OBJECTIF A >>
D'après le texte sur les souvenirs d'école, combien de points une faute entière faisait-elle perdre à la dictée ?

TEXTE DE LECTURE >>

- - -

Après ces fortes paroles, et après avoir redressé mon ancienne casquette d’écolier un moment déstabilisée sur ma tête un moment vagabonde, je glisse avec vous vers la deuxième partie de la journée.
Elle était consacrée aux matières très importantes qui font travailler la réflexion et l’imagination. Nous avions des sujets de rédaction pas faciles à développer. Il m’en revient un à l’esprit : "Décrivez l’automne" Les séances de vocabulaire que j’aimais bien étaient très animées aussi ! L’orthographe avec sa fameuse dictée d’environ dix lignes en CM2 truffée d’accords avec le verbe être et avoir nous posait de sérieux problèmes! En effet, une faute entière comptait pour quatre points en moins sur vingt, la demi-faute sanctionnait un nom commun de deux points, la ponctuation et les accents oubliés un quart de faute ! À ce régime on atteignait rapidement le zéro pointé avec cinq fautes! Mais peu importe la besogne, il nous fallait être fin prêts pour le jour où l’ordre nous serait donné de sortir nos cahiers de composition! Notre plus grand bonheur venait encore une fois de cette brave cloche qui à quatre heures et demie résonnait à nouveau afin de nous délivrer de ces interminables casse-têtes!
On reconnaissait la sonorité du soir, l’élève qui tirait sur la corde y mettait tout son cœur!
La sortie était accompagnée de cris joyeux sonnant la liberté dès que l’on passait le portail en fer forgé pour regagner nos foyers.
Il est à ce propos un souvenir moins heureux qui est resté ancré dans la mémoire collective de beaucoup d’écoliers, enfin c’est ce que je pense !
Comme chaque jour, matin et soir, le car de la société Laurens se chargeait du ramassage scolaire. De Capdenac-Gare en passant par la Madeleine et au-delà de Foissac, les enfants empruntaient l’autobus dans un aller-retour journalier.

- - -

DONNÉES PRÉSENTÉES >>
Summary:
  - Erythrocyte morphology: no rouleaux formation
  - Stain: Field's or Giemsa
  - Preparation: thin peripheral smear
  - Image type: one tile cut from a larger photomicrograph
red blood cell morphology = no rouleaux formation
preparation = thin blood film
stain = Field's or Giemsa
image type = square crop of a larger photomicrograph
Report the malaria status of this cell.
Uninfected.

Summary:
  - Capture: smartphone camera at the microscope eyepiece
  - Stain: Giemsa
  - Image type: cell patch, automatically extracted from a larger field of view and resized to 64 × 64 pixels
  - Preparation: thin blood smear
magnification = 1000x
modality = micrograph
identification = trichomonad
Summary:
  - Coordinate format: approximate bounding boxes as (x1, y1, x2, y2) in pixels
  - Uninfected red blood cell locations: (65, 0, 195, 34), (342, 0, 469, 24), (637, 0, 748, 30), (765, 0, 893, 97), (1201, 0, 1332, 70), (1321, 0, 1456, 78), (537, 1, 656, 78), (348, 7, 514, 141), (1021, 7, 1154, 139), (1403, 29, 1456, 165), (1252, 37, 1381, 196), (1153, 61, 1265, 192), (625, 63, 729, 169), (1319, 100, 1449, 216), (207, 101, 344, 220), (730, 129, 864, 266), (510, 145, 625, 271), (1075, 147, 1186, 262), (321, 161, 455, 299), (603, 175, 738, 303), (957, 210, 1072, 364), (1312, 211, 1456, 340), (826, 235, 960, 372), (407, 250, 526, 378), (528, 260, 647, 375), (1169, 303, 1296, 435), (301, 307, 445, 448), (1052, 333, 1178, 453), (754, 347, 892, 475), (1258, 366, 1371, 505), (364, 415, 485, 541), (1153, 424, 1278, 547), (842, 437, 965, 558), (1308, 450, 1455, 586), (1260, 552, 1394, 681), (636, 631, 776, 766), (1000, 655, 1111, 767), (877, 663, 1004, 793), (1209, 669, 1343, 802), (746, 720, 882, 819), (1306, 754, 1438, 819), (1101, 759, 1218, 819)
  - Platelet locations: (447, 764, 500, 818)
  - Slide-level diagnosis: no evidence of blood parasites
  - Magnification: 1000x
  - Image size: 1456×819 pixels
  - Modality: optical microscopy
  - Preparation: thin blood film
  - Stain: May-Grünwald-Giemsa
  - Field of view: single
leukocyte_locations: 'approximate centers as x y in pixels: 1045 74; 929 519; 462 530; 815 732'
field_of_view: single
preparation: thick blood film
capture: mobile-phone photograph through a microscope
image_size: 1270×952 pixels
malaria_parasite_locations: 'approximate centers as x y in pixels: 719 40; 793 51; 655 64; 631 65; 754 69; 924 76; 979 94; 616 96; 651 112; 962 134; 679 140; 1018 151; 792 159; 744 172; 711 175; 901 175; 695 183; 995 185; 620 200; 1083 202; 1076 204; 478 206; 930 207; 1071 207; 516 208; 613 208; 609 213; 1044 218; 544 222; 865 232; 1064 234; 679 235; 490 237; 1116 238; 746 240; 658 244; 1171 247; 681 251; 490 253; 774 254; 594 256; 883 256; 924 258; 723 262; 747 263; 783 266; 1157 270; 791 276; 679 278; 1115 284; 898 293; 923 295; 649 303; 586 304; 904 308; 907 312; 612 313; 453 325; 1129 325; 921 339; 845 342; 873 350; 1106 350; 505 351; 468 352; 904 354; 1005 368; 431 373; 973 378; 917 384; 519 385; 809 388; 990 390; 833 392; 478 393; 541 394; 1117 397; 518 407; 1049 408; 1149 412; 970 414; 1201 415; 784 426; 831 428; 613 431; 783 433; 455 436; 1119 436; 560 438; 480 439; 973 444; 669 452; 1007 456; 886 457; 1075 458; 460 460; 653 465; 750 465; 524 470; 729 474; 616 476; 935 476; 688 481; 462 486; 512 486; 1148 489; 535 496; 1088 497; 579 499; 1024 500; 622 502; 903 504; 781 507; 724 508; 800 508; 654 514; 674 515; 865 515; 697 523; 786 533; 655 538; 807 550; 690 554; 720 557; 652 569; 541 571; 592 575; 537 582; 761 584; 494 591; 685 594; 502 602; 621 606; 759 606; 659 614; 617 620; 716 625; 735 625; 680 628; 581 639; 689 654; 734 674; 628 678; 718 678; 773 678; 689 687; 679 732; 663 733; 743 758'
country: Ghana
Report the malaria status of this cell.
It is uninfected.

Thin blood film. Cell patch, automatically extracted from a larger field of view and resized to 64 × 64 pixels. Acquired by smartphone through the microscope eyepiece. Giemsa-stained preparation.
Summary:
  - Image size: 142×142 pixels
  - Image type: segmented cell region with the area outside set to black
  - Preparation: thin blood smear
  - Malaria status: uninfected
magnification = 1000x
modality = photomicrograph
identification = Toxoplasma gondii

- - -

OBJECTIF B >>
Recopiez fidèlement les rangées en commençant à la ligne qui contient « Thin blood film. » et en continuant jusqu'à la fin des rangées, les deux bornes comprises.

RÉPONSE RÉDIGÉE A >>
Quatre points sur vingt.

RÉPONSE RÉDIGÉE B >>
Thin blood film. Cell patch, automatically extracted from a larger field of view and resized to 64 × 64 pixels. Acquired by smartphone through the microscope eyepiece. Giemsa-stained preparation.
Summary:
  - Image size: 142×142 pixels
  - Image type: segmented cell region with the area outside set to black
  - Preparation: thin blood smear
  - Malaria status: uninfected
magnification = 1000x
modality = photomicrograph
identification = Toxoplasma gondii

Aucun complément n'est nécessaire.